Predicting thunderstorm risk probability at very short time range using deep learning

Bosc, Mélanie; Chan-Hon-Tong, Adrien; Bouchard, Aurélie; Béréziat, Dominique

doi:10.5194/egusphere-2025-2893

Preprints

https://doi.org/10.5194/egusphere-2025-2893

Preprints

23 Jul 2025

| 23 Jul 2025

Predicting thunderstorm risk probability at very short time range using deep learning

Mélanie Bosc, Adrien Chan-Hon-Tong, Aurélie Bouchard, and Dominique Béréziat

Abstract. Forecasting electrical activity within the atmosphere remains one of the most challenging predictions, especially due to the chaotic nature of thunderstorms. Lightning strikes are precisely located and occur very quickly, which makes this task particularly difficult. Additionally, these phenomena pose a significant risk to aviation, as they statistically strike each aircraft more than once per year. Over the years, several techniques have been employed for very short-term lightning forecasting (lower than one hour 5 and every five minutes), such as observation-based methods and, more recently, deep learning methods. Previous studies often face difficulties in accurately forecasting lightning probability, and even with AI-driven methods, it is still difficult to obtain calibrated outputs. To address this limitation, we propose a methodology that successfully predicts lightning risk using Convolutional Neural Networks (CNNs) with attention mechanisms. The network is fed with satellite observations and Numerical Weather Prediction (NWP) outputs formatted as a spatio-temporal sequence. Results show a F₁ 10 score of 0.65 for 5-minute predictions and 0.5 for 30-minute predictions with a very low Expected Calibration Error (ECE) of less than 10 %. Thanks to the well-calibrated outputs, risk probability maps can be plotted, showing areas with strong to low chances of having electrical activity.

Received: 17 Jun 2025 – Discussion started: 23 Jul 2025

Publisher's note: Copernicus Publications remains neutral with regard to jurisdictional claims made in the text, published maps, institutional affiliations, or any other geographical representation in this paper. While Copernicus Publications makes every effort to include appropriate place names, the final responsibility lies with the authors. Views expressed in the text are those of the authors and do not necessarily reflect the views of the publisher.

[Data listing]
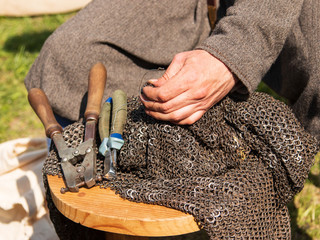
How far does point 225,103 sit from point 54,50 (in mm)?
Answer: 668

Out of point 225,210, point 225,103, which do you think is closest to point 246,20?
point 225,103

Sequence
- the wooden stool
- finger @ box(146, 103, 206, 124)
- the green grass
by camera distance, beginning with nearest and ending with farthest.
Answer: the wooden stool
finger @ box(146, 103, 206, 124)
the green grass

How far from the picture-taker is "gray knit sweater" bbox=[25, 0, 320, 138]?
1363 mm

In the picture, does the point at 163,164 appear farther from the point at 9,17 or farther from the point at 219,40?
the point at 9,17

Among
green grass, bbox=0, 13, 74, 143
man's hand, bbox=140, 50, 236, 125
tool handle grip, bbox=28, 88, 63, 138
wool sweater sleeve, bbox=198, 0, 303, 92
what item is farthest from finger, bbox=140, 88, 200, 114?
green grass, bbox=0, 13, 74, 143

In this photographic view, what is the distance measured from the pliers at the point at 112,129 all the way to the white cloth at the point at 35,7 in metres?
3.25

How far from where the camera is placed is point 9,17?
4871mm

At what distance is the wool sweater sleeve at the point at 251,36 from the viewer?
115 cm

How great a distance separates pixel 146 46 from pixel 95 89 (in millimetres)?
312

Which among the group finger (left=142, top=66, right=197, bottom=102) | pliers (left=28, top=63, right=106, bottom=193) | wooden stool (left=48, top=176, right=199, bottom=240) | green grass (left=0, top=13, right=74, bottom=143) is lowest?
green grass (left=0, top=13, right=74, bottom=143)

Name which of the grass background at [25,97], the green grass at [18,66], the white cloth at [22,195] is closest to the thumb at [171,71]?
==
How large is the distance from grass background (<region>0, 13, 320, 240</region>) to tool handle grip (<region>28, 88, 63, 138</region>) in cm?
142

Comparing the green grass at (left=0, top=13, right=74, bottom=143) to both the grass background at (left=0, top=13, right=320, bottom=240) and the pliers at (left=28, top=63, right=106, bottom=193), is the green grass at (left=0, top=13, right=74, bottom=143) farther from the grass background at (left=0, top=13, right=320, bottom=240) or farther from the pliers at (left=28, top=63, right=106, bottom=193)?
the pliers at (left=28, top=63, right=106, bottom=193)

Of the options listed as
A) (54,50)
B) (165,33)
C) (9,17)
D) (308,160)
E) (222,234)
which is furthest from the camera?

Exercise task 1: State whether each statement agrees with the lightning forecasting preprint, answering yes or no and quoting the deciding words: (a) the network takes satellite observations and Numerical Weather Prediction outputs as input; (b) the reported Expected Calibration Error exceeds 10 %; (c) lightning statistically strikes each aircraft less than once per year.
Exercise task 2: Proceed with the lightning forecasting preprint, writing what comes after its final sentence.

Exercise output 1:
(a) Yes: "The network is fed with satellite observations and Numerical Weather Prediction (NWP) outputs formatted as a spatio-temporal sequence."
(b) No: "with a very low Expected Calibration Error (ECE) of less than 10 %."
(c) No: "as they statistically strike each aircraft more than once per year."

Exercise output 2:
Download & links

Mélanie Bosc, Adrien Chan-Hon-Tong, Aurélie Bouchard, and Dominique Béréziat

Status: final response (author comments only)

RC1:
'Comment on egusphere-2025-2893', Anonymous Referee #1, 02 Oct 2025

Review of “Predicting thunderstorm risk probability at very short time range using deep learning”
The preprint proposes a deep learning methodology for very short-term (5-60 minutes) probabilistic forecasting of lightning risk, motivated by aviation safety within the ALBATROS project. It adapts the ED-DRAP neural network, incorporating spatio-temporal sequences from satellite (GOES-16 ABI brightness temperature and GLM lightning groups) and NWP (GFS lifted index and relative humidity) data over a region centered on the Gulf of Mexico and Florida. A key focus is on achieving well-calibrated outputs through a combined cross-entropy and Dice loss function, enabling interpretable risk probability maps. Results report F1 scores of 0.65 at 5 minutes and 0.5 at 30 minutes, with ECE below 10%. In general, the manuscript is well-structured, the approach is innovative in emphasizing calibration for probabilistic lightning nowcasting without radar data, and the topic is highly relevant for natural hazards research, particularly in aviation and thunderstorm impacts. However, I have some concerns regarding the scope, comparisons, and generalizability.
My main concern is the limited scope and potential lack of generalizability of the dataset and results. The data is restricted to winter mornings (00:00-05:00 UTC, December-February) from 2020-2023, covering only 154 days with a balanced split of stormy and non-stormy periods. While this controls for variability, it may not capture seasonal, diurnal, or regional differences in thunderstorm dynamics (e.g., summer afternoons or other global hotspots). The study area is narrowed to a subset of CONUS, but no sensitivity analysis is provided for other regions. A discussion on how these choices affect broader applicability, perhaps with preliminary tests on extended data, would strengthen the contribution.
My second concern is the benchmarking and novelty assessment. The model is compared to ConvLSTM, PredRNN, persistence, and U-Net, showing superior F1 and calibration scores. However, it lacks direct comparison to recent lightning-specific DL models from the literature, such as those in Brodehl et al. (2022), Geng et al. (2021), or Leinonen et al. (2023), which also use satellite/radar data for nowcasting. While the intentional exclusion of radar data is well-justified for enhancing applicability to aircraft flight paths where radar coverage may be limited or absent, discussing how the proposed method might compare to radar-inclusive baselines would better contextualize its advantages and limitations.
Other comments

L90-95: Clarify why the smaller area (red rectangle in Fig. 1) was chosen beyond computation cost, does it represent typical thunderstorm regimes?

Fig. 2: Add coordinate axes (latitude/longitude) to subfigure (b) to match (a) for consistency and better spatial context.

L164-165: The effective training/testing area is further cropped to 256x256 pixels (17.3°N–37.7°N, 93°W–72°W) from the subselected red rectangle; consider adding this cropped boundary as an inner rectangle in Fig. 1 for clarity.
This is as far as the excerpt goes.